Le opinioni espresse sui social sono in vendita. Tutti noi possiamo diventare influencer, costruirci un pubblico e poi mettere all’asta la nostra reputazione, per promuovere vestiti, ristoranti, cosmetici o magari un partito politico.

Se diventa impossibile distinguere contenuti autentici e spontanei da pubblicità e propaganda, il nostro spazio pubblico digitale è a rischio.

Quando pochi individui possono indirizzare milioni di follower laddove richiesto dal committente, anche la democrazia viene messa in discussione.

I social network, nati per la condivisione, sono in realtà aziende pubblicitarie che possono trasformarsi in piattaforme di manipolazione di massa, a beneficio di aziende e governi.

È un mondo in divenire, una modalità di collaborazione, che continua a modificarsi per forme e canali, ma strutturata per modalità d’espressione e strumenti di lavoro.

È possibile trarre delle linee guida ma, ancora più importante, è necessario capire in che direzione vanno questi cambiamenti. Perché, questa è una società in piena trasformazione, che ridefinisce le nostre interazioni, digitali e non solo. L’unico modo per sfruttarne le potenzialità e ridurre i rischi è che gli utenti siano consapevoli di come funziona il sistema degli influencer.

In effetti, sono pochi i dominatori privati dell’economia digitale che esercitano un enorme potere tramite tecniche di influenza artificiale su economia, società, cultura, politica, individuo.

________________________________________

= Esercizi da svolgere =
A - Rispondi a queste domande sul testo sugli influencer.
(i) Per che cosa sono nati i social network?
(ii) In quale caso lo spazio pubblico digitale è a rischio?
(iii) Qual è l'unico modo per sfruttare le potenzialità e ridurre i rischi?
B - Estrai dal testo sugli influencer il passo che comincia con le parole contenenti "Quando pochi individui" e termina con "aziende e governi.".
I record non servono per svolgere gli esercizi.

= Righe archiviate =

________________________________________

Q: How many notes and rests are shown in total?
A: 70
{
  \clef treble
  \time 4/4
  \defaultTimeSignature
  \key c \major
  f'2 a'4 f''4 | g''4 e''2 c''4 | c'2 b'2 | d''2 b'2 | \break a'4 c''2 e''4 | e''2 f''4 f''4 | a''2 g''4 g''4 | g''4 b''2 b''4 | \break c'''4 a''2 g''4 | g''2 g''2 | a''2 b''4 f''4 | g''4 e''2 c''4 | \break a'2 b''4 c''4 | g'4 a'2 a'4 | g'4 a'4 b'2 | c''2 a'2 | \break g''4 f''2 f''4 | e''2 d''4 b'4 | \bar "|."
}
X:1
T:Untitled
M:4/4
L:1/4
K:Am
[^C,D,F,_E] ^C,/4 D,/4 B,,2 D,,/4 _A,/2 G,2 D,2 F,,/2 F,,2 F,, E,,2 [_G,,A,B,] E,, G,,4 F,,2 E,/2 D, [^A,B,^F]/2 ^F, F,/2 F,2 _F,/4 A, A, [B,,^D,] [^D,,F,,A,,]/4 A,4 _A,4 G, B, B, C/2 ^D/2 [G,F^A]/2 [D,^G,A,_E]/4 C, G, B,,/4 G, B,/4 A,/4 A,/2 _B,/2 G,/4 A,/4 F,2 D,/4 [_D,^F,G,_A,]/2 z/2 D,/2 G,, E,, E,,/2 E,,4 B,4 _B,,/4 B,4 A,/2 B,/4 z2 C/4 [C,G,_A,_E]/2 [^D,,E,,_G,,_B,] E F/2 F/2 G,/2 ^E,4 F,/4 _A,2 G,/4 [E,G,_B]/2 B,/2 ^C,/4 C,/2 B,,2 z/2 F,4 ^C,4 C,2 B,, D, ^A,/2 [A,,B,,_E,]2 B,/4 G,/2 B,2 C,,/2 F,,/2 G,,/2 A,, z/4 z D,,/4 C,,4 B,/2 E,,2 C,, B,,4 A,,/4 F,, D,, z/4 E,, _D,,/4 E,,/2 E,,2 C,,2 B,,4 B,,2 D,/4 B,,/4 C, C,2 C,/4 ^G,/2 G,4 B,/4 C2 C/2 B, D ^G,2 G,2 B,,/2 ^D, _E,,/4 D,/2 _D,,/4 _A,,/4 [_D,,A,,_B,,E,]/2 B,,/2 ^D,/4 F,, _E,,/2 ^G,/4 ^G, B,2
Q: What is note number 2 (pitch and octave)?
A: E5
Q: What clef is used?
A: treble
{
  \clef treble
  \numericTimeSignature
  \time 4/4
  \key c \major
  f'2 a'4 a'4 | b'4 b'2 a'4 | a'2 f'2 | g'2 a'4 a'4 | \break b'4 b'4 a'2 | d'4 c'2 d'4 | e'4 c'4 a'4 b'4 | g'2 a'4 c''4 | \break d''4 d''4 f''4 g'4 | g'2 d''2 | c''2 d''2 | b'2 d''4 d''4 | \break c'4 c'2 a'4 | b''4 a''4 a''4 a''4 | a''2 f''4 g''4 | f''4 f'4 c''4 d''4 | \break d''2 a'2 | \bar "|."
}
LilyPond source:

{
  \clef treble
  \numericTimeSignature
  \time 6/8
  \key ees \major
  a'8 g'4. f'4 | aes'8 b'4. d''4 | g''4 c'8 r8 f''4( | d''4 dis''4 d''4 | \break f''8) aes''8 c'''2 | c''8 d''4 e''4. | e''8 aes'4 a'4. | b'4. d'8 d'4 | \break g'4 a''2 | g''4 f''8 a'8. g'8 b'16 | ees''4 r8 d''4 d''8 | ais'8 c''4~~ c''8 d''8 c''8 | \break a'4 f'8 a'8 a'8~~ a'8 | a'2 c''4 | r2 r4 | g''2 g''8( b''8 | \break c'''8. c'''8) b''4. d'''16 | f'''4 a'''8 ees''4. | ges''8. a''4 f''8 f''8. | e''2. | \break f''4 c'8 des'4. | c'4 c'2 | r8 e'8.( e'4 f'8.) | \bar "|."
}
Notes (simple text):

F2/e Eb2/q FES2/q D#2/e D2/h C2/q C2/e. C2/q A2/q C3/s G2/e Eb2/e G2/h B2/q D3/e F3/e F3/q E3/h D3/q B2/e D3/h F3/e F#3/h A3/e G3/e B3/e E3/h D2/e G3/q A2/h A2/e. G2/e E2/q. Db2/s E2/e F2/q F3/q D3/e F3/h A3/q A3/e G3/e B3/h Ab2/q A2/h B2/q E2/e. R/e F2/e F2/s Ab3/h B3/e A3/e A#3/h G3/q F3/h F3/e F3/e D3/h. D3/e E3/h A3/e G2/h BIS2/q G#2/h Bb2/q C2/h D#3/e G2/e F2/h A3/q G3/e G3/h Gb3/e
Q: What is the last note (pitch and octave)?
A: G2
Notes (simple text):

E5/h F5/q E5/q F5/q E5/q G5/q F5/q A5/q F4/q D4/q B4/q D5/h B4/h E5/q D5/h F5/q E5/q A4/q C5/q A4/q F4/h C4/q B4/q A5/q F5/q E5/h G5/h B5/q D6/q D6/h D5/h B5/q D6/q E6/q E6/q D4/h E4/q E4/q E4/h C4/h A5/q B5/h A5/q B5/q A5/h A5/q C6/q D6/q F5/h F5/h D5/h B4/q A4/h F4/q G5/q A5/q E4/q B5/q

________________________________________

= Elenco risposte =
A -
(i) Sono nati per la condivisione.
(ii) Lo spazio pubblico digitale è a rischio se diventa impossibile distinguere contenuti autentici e spontanei da pubblicità e propaganda.
(iii) L'unico modo è che gli utenti siano consapevoli di come funziona il sistema degli influencer.

B -
Quando pochi individui possono indirizzare milioni di follower laddove richiesto dal committente, anche la democrazia viene messa in discussione.

I social network, nati per la condivisione, sono in realtà aziende pubblicitarie che possono trasformarsi in piattaforme di manipolazione di massa, a beneficio di aziende e governi.